§ **Excerpt to read**

┄┄┄┄┄┄┄┄┄┄

Final project for the Probabilistic models for decision making course, from my MSc in Computer Science: an interactive and real time 2D simulation of the Kalman Filter in use to reduce input noise.

The Kalman Filter is an algorithm that uses a series of measurements observed over time, containing statistical noise and other inaccuracies, and produces estimates of unknown variables that tend to be more accurate than those based on a single measurement alone, by estimating a joint probability distribution over the variables for each timeframe. The algorithm works in a two-step process. In the prediction step, the Kalman filter produces estimates of the current state variables, along with their uncertainties. Once the outcome of the next measurement (necessarily corrupted with some amount of error, including random noise) is observed, these estimates are updated using a weighted average, with more weight being given to estimates with higher certainty. The algorithm is recursive. It can run in real time, using only the present input measurements and the previously calculated state and its uncertainty matrix; no additional past information is required.

┄┄┄┄┄┄┄┄┄┄

§ **Problem set**
(1) Reproduce word for word the part of the Kalman Filter text starting at "Final project for" and ending at "reduce input noise.".
(2) Decide whether each statement agrees with the Kalman Filter text, answering yes or no and quoting the words that settle it: (a) The algorithm works in a three-step process. (b) Running in real time needs no additional past information. (c) When estimates are updated, more weight goes to estimates with lower certainty.
(3) Answer these questions from the Kalman Filter text:
(a) What course was the project made for?
(b) What does the Kalman filter produce in the prediction step?
(c) What is used to update the estimates once the next measurement is observed?
The lines after the Kalman Filter text are separate material and unrelated to it.

┄┄┄┄┄┄┄┄┄┄

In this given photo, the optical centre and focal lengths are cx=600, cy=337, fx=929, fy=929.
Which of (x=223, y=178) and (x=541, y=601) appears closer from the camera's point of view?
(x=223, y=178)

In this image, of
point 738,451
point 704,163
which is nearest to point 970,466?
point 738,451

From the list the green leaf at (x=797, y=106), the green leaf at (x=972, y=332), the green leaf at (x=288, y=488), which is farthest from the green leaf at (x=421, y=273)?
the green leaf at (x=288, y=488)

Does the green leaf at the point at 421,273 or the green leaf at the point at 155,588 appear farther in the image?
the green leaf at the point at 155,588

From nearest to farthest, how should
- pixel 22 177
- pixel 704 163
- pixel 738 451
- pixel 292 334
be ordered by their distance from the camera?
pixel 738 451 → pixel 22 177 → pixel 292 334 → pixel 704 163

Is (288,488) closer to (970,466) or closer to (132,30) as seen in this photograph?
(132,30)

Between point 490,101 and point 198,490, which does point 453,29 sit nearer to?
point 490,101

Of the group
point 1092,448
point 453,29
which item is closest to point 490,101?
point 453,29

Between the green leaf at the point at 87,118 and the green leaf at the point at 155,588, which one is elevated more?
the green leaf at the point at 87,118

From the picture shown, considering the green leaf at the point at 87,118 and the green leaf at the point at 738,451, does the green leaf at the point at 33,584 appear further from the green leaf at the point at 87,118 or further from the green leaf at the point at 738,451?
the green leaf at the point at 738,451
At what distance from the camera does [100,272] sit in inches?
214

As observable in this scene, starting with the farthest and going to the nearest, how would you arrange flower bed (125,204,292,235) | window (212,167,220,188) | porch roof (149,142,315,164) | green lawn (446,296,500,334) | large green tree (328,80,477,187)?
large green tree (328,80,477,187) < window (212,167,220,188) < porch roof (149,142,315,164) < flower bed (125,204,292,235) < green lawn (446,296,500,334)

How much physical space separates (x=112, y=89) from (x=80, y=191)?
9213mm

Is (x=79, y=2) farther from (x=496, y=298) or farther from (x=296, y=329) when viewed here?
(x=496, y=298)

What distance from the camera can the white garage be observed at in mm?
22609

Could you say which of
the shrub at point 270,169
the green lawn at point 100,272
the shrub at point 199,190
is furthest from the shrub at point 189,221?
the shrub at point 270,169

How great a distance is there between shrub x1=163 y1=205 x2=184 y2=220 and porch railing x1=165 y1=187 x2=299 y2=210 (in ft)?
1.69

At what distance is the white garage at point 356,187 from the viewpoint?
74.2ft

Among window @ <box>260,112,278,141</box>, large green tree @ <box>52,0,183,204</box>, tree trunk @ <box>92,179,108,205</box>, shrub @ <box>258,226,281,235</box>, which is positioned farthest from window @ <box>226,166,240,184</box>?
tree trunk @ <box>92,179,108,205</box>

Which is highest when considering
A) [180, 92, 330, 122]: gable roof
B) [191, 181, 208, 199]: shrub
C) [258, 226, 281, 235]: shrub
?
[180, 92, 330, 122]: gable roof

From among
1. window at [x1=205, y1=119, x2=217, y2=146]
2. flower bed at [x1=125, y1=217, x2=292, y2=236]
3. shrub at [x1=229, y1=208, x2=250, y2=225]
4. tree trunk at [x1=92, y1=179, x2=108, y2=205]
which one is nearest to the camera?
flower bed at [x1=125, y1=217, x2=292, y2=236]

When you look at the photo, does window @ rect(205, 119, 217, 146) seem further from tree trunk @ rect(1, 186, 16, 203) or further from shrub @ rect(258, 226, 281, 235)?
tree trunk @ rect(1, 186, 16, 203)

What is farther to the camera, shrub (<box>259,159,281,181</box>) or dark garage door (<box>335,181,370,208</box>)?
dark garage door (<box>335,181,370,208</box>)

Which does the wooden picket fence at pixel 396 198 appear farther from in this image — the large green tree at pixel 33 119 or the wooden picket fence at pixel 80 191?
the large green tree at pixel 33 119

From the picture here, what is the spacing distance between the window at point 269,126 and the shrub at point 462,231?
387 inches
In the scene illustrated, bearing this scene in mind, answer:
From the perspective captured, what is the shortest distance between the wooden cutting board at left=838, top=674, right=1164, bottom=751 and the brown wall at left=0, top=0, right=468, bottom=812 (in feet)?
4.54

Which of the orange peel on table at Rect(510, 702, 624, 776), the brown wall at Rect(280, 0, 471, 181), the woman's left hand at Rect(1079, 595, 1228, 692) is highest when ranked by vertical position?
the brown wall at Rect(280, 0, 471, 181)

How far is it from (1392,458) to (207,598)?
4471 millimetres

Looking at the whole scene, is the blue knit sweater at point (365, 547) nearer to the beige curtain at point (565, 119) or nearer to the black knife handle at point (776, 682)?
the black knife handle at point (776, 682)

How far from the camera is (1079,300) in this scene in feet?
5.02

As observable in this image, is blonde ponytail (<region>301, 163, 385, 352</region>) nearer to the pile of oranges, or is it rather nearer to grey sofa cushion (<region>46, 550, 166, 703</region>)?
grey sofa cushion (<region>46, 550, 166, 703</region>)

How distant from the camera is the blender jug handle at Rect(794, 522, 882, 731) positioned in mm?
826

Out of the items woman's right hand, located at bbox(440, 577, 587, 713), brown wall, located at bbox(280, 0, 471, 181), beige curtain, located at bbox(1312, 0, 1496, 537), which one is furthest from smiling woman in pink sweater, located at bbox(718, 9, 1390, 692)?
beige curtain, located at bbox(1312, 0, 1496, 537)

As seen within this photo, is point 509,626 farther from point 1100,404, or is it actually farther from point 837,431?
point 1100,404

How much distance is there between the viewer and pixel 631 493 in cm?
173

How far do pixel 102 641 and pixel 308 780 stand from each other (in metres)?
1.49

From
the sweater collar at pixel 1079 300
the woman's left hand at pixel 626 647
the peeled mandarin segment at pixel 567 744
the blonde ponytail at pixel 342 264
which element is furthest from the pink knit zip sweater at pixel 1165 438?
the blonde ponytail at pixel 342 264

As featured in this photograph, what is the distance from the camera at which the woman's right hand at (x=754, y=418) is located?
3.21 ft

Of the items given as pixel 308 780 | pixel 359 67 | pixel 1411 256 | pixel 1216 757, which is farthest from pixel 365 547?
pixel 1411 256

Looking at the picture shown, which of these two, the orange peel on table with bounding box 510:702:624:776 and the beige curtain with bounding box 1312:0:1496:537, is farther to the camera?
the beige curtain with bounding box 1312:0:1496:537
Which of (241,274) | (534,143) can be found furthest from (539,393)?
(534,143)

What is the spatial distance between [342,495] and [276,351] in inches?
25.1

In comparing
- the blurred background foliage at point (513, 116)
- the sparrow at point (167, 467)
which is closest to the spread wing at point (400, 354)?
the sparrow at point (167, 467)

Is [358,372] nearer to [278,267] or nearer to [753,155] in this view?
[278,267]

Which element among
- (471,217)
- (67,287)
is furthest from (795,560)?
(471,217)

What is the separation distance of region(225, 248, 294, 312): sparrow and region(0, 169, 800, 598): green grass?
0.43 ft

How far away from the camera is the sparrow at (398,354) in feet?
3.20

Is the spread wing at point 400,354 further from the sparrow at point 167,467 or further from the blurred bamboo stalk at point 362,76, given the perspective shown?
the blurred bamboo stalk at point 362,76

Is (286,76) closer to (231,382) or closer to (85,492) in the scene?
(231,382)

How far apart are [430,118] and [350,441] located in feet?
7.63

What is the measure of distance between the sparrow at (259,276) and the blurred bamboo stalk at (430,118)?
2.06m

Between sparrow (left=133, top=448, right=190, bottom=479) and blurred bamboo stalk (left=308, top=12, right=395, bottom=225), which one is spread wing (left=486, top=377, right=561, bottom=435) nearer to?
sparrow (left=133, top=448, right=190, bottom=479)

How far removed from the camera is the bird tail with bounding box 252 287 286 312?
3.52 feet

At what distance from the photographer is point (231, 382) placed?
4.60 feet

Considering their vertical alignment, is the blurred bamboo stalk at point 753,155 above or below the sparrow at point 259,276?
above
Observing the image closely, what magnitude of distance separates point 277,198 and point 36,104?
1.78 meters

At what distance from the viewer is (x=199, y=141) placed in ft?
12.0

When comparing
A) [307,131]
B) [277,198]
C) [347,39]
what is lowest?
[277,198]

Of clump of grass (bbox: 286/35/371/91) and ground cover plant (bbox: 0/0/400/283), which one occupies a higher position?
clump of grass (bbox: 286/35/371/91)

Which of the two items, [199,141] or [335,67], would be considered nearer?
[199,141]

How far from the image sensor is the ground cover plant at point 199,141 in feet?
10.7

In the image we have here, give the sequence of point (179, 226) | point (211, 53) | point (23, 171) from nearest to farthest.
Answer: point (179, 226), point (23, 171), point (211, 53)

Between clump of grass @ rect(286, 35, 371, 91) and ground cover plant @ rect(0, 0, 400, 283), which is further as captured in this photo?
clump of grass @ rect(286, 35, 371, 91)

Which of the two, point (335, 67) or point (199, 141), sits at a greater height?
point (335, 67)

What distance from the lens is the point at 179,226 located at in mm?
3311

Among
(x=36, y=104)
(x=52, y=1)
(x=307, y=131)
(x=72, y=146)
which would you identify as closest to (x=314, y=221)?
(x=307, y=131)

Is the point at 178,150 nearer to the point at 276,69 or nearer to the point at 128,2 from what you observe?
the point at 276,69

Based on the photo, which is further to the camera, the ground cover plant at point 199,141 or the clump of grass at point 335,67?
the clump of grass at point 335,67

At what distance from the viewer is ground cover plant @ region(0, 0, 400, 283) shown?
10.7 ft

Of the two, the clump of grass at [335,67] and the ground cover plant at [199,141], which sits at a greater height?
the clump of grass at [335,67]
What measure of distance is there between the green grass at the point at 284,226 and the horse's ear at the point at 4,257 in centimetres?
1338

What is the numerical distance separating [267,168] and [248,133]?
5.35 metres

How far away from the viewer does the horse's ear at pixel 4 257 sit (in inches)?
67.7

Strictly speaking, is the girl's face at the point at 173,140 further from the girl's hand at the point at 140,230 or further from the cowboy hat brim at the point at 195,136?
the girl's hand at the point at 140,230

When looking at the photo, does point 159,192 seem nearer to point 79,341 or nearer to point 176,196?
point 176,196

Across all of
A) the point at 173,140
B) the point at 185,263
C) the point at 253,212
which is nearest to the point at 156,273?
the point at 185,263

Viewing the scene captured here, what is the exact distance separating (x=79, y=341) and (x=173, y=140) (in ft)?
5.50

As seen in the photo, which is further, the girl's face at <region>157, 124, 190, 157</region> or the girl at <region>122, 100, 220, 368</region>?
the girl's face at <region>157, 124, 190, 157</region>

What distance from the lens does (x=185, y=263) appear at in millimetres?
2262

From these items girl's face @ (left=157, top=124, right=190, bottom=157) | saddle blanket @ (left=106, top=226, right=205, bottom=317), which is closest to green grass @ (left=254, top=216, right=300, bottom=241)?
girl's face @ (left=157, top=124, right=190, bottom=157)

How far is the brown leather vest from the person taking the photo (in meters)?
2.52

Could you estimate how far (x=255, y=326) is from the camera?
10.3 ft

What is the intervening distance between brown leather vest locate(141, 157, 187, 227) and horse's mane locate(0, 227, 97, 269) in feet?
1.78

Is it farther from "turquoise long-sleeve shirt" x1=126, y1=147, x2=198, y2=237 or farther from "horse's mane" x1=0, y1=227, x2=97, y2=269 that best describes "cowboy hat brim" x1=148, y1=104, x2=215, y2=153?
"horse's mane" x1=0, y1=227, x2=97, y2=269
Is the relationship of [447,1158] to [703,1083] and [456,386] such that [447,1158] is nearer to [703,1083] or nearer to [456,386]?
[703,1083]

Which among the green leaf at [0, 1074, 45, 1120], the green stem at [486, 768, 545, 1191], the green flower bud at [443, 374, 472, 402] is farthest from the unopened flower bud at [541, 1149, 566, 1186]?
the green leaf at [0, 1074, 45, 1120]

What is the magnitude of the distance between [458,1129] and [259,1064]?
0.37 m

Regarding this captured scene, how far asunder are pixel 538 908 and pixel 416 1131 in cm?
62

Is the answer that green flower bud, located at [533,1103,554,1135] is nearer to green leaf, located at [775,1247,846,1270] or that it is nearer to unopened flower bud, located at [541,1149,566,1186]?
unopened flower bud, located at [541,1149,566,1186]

┄┄┄┄┄┄┄┄┄┄

§ **Solutions to the tasks**
(1)
Final project for the Probabilistic models for decision making course, from my MSc in Computer Science: an interactive and real time 2D simulation of the Kalman Filter in use to reduce input noise.

(2)
(a) No: "The algorithm works in a two-step process."
(b) Yes: "no additional past information is required."
(c) No: "with more weight being given to estimates with higher certainty."

(3)
(a) Probabilistic models for decision making.
(b) Estimates of the current state variables, along with their uncertainties.
(c) A weighted average.